Member of the Parliament of Georgia
- Incumbent
- Assumed office 2020
- Constituency: Georgian Dream party list

First Deputy Chair of the Defense and Security Committee
- Incumbent
- Assumed office October 2024
- Preceded by: Position established

Personal details
- Party: Georgian Dream—Democratic Georgia

= Tengiz Sharmanashvili =

Georgian politician

Tengiz Sharmanashvili (თენგიზ შარმანაშვილი) is a Georgian politician who has served as a Member of the Parliament of Georgia since 2020, representing the ruling Georgian Dream—Democratic Georgia party. He serves as the First Deputy Chair of the Defense and Security Committee in the parliament.

== Political career ==
Tengiz Sharmanashvili entered the Parliament of Georgia following the 2020 parliamentary election, elected through the Georgian Dream party list under the proportional representation system. He is a member of the parliamentary faction The Georgian Dream.
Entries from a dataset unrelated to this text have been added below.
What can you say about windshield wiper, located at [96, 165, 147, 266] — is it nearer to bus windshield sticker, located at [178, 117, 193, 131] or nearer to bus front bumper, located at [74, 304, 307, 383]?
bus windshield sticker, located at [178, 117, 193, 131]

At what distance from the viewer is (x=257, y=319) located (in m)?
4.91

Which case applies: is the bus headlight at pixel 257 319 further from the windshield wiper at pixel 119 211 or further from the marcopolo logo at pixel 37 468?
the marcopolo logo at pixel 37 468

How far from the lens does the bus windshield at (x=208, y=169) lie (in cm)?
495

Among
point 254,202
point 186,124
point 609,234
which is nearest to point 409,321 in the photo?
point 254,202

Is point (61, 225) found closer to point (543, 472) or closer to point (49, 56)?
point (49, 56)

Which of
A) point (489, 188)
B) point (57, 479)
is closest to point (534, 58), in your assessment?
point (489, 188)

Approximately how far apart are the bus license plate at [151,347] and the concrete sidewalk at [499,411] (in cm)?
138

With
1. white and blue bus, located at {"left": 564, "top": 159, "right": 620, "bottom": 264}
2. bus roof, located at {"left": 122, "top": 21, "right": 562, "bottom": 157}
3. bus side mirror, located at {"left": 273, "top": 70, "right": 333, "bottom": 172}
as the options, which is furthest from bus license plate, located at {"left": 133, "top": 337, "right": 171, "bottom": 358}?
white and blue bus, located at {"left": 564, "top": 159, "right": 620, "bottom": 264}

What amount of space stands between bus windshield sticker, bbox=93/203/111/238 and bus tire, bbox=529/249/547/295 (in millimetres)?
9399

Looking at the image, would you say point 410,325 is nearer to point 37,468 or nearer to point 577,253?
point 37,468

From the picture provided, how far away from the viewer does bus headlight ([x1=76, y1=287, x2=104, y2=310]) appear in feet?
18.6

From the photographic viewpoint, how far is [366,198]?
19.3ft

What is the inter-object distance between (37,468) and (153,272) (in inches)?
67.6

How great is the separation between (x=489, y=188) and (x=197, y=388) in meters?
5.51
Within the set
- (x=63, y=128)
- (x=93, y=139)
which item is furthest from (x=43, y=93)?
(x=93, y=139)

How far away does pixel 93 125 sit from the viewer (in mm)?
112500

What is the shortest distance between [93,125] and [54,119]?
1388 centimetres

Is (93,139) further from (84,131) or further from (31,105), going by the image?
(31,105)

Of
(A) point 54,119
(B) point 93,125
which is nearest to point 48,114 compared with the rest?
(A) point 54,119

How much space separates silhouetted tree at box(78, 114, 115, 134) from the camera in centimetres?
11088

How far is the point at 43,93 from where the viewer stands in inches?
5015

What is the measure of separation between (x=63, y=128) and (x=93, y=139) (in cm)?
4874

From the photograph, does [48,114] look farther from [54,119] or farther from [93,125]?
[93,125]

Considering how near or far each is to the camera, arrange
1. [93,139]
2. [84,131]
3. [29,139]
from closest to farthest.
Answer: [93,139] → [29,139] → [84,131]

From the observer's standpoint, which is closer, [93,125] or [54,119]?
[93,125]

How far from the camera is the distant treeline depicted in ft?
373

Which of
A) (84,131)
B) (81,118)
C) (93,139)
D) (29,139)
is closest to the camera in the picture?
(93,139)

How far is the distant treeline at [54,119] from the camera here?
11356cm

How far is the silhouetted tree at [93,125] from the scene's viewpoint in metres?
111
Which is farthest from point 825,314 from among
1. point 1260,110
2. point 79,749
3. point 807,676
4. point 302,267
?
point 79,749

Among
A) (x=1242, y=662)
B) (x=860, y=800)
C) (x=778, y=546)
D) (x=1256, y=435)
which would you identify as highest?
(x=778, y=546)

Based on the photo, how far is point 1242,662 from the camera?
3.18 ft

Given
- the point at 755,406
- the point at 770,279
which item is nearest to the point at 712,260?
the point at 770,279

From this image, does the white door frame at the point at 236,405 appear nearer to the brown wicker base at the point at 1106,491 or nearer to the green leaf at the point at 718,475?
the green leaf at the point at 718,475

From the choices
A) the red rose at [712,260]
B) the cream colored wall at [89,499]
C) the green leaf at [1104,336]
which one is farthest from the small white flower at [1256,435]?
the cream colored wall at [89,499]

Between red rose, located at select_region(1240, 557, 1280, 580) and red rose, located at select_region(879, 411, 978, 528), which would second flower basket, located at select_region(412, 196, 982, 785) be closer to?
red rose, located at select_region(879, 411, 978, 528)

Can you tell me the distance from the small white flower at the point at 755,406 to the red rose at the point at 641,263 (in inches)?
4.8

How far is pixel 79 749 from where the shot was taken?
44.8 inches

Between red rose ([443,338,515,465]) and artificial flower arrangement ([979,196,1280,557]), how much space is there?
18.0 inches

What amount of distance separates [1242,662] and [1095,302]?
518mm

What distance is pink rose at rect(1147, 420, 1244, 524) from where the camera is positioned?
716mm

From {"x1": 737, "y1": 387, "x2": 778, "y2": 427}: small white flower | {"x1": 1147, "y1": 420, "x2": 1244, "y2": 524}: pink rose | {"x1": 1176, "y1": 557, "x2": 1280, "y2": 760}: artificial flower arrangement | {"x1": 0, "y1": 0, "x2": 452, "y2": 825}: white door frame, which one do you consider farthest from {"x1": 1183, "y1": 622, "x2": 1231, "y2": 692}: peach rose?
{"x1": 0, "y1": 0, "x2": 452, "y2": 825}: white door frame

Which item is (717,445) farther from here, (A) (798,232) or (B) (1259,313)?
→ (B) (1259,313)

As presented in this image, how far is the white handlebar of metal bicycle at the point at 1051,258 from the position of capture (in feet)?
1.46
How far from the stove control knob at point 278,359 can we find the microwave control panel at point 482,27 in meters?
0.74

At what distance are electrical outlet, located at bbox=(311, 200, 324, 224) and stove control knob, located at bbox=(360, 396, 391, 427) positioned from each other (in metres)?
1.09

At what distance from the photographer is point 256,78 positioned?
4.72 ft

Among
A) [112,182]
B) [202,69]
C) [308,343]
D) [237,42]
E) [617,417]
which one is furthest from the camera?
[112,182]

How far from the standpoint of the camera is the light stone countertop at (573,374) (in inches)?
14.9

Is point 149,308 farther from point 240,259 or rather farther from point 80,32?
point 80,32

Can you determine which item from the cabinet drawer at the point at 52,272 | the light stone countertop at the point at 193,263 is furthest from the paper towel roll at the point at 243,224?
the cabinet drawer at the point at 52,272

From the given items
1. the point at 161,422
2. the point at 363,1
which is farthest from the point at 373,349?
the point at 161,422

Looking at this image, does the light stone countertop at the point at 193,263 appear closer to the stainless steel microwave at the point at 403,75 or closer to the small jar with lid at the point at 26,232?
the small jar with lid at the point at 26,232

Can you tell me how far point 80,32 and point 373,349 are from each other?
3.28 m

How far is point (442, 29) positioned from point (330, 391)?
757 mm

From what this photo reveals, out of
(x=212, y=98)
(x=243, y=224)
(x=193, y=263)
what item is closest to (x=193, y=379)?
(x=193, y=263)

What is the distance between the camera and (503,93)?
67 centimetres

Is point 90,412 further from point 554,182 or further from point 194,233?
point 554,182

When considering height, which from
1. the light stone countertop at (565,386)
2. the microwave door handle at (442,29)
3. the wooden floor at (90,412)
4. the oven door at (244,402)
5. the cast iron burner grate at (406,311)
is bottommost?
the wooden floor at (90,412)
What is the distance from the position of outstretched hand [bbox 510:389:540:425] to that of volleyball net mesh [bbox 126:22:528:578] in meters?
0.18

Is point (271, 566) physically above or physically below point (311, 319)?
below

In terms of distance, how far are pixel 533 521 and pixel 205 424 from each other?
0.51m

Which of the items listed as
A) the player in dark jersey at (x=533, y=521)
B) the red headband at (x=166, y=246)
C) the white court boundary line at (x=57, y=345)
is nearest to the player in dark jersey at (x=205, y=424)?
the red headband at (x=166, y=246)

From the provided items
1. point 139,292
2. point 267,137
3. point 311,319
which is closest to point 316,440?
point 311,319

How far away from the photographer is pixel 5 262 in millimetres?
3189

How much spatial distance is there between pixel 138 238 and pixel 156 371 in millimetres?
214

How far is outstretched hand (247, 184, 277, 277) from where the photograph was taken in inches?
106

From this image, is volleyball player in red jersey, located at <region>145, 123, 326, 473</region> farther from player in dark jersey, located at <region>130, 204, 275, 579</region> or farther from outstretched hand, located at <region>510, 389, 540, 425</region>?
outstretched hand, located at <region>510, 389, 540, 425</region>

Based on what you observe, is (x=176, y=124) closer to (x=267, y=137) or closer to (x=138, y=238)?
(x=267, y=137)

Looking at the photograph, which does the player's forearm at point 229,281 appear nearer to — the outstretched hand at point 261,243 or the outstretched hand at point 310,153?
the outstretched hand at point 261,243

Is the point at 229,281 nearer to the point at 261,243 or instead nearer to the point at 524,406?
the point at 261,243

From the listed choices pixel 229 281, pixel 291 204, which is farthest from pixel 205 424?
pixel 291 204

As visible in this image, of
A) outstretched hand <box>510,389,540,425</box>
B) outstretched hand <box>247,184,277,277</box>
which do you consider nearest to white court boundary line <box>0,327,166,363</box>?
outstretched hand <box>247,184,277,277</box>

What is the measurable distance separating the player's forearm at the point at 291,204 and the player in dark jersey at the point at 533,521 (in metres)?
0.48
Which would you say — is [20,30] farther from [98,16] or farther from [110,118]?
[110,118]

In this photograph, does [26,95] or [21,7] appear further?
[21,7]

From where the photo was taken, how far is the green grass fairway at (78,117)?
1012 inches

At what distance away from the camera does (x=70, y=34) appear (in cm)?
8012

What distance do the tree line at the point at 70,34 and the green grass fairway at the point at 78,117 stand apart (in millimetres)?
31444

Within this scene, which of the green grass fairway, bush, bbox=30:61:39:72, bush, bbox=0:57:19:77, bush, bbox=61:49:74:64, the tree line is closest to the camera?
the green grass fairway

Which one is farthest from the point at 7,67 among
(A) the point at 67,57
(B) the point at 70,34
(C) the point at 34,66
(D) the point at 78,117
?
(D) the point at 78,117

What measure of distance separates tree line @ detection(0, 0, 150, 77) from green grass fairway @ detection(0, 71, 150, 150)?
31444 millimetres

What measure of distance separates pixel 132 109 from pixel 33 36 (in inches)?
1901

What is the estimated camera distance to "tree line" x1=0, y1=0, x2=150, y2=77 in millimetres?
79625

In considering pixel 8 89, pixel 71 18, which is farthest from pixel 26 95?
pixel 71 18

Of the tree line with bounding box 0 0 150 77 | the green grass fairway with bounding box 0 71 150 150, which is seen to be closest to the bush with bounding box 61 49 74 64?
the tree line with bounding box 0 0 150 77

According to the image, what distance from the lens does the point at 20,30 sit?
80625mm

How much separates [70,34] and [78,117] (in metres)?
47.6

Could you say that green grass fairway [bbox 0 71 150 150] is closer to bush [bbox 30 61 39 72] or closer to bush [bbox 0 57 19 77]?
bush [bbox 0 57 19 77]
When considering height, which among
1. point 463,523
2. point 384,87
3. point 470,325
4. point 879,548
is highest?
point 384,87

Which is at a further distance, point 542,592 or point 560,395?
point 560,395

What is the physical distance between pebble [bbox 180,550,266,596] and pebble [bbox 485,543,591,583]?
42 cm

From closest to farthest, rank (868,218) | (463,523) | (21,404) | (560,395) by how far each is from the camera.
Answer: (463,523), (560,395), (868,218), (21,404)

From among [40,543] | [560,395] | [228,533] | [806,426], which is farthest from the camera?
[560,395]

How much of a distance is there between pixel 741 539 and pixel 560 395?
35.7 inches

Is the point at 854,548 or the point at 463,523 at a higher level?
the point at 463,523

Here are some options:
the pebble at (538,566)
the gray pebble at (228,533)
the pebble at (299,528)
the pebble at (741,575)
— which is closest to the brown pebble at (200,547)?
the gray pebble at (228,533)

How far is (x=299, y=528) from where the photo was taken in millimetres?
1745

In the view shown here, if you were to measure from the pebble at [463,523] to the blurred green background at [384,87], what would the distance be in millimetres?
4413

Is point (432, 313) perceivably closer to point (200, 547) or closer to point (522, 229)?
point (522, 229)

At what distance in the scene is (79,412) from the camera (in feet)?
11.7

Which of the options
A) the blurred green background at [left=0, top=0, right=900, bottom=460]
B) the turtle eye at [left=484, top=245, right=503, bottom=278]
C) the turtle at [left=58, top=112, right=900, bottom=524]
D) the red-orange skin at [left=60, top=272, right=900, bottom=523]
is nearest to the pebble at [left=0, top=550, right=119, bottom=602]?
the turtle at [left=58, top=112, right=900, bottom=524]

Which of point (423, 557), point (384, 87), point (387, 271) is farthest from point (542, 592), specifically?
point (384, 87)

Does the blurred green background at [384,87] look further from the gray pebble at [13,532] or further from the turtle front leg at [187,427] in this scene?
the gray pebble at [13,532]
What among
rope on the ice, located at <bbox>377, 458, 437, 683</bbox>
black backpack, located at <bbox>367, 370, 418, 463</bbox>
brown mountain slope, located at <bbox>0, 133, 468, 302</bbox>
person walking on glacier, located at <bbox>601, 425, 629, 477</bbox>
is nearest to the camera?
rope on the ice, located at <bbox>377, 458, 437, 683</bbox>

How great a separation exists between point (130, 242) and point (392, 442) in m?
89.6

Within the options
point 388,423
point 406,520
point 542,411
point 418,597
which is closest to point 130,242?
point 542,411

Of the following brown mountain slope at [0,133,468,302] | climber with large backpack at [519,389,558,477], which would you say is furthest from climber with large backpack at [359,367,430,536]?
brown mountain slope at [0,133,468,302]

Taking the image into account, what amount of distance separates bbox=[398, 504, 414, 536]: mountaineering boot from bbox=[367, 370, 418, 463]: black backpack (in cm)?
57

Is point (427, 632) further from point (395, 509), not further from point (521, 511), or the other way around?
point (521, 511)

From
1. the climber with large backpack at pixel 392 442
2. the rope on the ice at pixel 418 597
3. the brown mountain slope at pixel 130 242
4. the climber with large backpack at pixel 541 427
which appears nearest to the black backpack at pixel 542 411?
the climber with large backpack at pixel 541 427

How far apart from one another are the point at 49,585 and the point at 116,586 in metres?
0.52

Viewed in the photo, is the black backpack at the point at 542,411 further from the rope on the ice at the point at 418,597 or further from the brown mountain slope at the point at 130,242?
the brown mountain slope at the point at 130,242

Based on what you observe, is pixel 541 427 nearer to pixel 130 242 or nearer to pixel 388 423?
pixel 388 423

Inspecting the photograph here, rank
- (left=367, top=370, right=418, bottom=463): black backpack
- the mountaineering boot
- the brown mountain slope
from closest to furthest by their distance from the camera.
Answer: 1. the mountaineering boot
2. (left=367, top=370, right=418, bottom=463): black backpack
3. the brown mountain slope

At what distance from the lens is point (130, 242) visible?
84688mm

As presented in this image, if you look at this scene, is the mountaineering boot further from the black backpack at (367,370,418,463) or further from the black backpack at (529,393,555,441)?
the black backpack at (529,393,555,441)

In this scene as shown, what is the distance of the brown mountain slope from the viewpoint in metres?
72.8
In October 2024, he was elected by committee members as the Deputy Chair of the Defense and Security Committee.

He has co-authored significant national legislation. In December 2025, he was listed among the initiators of a draft law to annul the "temporary administrative-territorial unit" on the territory of the former South Ossetia Autonomous Region, a measure passed unanimously by Parliament.